Why Cook Your Own Beans?

Besides the fact that they taste good, beans are promoted for two main reasons: cost and health.

Beans are one of the cheapest sources of protein. “Eat more beans” makes it onto many lists of money-saving tactics. If the point is to save, it makes sense to save as much as possible, right? Canned beans easily cost double the amount of dried.

There’s another reason I find more compelling: health. Beans are a wonderful source of protein and fiber and all that. But as we all know, beans can be difficult to digest.

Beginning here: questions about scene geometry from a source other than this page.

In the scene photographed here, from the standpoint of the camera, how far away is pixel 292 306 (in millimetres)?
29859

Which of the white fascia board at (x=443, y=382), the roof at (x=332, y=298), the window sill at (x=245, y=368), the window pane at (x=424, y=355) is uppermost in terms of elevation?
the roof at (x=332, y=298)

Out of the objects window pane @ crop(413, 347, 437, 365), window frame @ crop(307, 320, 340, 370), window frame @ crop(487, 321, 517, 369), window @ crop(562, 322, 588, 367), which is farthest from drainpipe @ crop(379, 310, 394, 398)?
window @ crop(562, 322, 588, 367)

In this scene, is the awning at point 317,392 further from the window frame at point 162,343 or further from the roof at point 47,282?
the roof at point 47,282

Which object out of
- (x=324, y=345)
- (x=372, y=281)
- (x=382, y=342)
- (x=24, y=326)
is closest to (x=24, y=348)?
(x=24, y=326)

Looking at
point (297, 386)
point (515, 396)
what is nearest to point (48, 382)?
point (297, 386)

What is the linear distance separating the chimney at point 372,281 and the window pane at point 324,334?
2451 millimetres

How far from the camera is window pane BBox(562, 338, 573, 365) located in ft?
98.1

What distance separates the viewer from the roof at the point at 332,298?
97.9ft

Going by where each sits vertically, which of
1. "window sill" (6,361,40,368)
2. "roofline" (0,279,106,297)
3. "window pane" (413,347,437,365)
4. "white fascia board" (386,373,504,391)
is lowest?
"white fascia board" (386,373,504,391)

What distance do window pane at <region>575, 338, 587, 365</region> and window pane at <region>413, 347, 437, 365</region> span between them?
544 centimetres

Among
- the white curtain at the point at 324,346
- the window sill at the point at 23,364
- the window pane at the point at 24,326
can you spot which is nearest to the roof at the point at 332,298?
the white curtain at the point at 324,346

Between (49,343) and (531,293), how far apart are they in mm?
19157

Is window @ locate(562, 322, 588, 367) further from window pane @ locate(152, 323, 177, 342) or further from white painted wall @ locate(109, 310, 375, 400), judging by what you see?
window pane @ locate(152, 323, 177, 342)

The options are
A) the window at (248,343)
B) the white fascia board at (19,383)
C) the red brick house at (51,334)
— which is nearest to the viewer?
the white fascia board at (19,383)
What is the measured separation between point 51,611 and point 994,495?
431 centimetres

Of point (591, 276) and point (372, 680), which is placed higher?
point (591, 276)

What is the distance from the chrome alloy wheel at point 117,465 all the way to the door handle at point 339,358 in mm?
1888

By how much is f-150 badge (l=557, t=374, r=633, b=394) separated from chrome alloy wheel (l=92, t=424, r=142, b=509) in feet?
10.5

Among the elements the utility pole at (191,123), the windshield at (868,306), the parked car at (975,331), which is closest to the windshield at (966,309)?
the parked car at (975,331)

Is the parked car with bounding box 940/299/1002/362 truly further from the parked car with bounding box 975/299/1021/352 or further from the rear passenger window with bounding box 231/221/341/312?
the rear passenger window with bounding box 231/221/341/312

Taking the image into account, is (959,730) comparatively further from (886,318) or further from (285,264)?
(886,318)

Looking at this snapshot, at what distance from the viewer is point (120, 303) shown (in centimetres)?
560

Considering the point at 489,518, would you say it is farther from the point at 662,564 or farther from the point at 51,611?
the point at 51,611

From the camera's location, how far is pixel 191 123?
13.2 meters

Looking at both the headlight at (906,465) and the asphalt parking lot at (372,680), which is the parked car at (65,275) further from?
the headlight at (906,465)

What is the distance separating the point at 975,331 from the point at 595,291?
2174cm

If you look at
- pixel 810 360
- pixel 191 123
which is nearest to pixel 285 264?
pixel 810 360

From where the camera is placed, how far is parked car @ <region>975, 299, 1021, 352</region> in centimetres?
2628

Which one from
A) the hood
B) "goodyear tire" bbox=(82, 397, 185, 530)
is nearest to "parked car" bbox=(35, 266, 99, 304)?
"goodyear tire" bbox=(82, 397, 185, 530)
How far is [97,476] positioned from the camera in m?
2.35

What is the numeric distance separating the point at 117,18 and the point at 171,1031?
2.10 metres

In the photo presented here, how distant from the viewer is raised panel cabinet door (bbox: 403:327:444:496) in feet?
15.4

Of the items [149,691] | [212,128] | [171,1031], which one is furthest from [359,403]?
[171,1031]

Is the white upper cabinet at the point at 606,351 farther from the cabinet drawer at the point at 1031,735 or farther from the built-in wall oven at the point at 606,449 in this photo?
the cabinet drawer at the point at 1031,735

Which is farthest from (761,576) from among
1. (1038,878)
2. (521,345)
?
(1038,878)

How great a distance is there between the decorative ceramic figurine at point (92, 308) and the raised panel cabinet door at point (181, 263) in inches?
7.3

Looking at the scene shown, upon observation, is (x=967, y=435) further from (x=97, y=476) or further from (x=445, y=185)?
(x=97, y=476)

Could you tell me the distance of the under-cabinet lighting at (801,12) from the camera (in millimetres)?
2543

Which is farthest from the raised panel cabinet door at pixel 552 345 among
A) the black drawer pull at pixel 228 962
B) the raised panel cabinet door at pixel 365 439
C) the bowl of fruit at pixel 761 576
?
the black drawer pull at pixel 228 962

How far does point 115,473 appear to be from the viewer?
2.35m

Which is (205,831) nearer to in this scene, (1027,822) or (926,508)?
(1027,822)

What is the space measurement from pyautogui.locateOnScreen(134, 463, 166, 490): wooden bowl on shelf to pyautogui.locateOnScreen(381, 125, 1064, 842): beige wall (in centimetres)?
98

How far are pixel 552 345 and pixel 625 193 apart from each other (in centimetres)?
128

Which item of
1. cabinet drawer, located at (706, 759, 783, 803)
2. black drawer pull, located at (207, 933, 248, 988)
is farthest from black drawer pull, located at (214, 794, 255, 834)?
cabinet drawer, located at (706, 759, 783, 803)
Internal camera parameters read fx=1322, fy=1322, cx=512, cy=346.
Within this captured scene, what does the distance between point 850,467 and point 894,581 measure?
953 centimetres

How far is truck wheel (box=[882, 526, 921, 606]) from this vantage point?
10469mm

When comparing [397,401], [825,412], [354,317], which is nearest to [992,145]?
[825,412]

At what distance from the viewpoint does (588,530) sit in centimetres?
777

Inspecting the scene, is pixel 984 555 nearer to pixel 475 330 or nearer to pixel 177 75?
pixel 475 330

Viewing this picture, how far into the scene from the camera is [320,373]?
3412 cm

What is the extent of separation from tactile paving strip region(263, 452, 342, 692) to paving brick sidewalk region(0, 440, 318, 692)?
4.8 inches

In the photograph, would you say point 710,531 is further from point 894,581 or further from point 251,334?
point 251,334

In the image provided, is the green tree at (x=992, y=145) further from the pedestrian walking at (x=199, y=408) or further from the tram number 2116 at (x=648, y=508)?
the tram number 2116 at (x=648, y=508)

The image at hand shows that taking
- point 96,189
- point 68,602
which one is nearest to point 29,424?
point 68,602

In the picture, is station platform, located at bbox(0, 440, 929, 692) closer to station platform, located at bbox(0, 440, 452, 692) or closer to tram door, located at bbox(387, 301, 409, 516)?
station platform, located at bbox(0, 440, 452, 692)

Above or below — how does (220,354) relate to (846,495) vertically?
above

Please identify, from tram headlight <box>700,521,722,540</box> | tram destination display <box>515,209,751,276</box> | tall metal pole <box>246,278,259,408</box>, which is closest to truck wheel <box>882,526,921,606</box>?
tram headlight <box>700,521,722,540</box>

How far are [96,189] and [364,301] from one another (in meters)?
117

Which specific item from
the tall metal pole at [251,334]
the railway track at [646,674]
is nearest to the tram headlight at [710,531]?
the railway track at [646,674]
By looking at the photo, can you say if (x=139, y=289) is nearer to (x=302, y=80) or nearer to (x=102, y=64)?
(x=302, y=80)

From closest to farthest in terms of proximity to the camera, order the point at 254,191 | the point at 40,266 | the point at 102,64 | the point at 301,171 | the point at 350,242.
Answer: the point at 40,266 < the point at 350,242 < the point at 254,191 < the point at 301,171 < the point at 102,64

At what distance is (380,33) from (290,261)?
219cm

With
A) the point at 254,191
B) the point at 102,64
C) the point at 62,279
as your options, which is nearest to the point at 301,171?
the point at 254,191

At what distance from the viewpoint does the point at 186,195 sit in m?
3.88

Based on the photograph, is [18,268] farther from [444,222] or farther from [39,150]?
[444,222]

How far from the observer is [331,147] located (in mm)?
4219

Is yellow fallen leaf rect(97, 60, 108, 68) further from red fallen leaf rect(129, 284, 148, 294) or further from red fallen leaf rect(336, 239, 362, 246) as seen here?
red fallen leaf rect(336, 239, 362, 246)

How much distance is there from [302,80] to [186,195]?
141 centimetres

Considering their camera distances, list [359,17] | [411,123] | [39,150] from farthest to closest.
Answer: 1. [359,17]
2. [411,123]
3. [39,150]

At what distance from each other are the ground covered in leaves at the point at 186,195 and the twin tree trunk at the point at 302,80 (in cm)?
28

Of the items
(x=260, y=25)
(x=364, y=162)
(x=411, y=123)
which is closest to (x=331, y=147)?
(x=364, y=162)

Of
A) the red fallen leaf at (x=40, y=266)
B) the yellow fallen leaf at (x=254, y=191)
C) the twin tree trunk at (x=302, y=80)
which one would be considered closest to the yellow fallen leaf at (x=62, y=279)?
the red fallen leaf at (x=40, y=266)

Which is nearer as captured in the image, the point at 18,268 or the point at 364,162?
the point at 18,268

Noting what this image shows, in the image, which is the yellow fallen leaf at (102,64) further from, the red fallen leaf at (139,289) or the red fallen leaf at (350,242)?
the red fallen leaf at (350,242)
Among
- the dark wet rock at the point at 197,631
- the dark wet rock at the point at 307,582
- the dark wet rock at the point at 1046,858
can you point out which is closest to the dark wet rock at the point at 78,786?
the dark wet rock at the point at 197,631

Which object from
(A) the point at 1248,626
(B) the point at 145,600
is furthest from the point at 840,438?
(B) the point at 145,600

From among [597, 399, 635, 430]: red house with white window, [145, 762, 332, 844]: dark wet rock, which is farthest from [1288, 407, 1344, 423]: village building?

They are difficult to digest because they contain a significant amount of phytic acid. Phytic acid is a good thing for the plant. It protects the kernel and prevents it from loosing nutrients like zinc, calcium and iron until planting time. However, our bodies need those nutrients, and in order to use them we have to break down the phytic acid.

Cooking breaks phytic acid down a little, but to get the most nutrition (and have it be as easy on the digestive tract as possible) you need to soak your beans.

photo by marina nisi

Save yourself some time and cook up a big pot and freeze in smaller amounts. We love homemade bean dip and chili and Mexican foods, so try to always have soaked, cooked beans in the freezer to pull out.

How to soak your beans:

What you’ll need:

  • A big pot
  • Water
  • Beans
  • Lemon juice or vinegar (one of many uses for vinegar!)
  • Time for them to soak
  1. The night before you need them, rinse your beans really well. Even “triple washed” beans occasionally have a clump of dirt.
  2. Add beans to pot or crock pot and cover with lots of water. Add a couple tablespoons of vinegar or lemon juice.
  3. Let soak 12-24 hours.
  4. Drain, rinse and add more water.
  5. Bring to a boil and simmer until almost tender (anywhere from 1-8 hours, depending on the bean type and whether you’re using a crockpot)
  6. When nearly tender, add salt. (Why wait? Adding salt at the beginning makes the skins tough. Waiting ’til they’re completely cooked doesn’t let the flavor penetrate.) and finish cooking.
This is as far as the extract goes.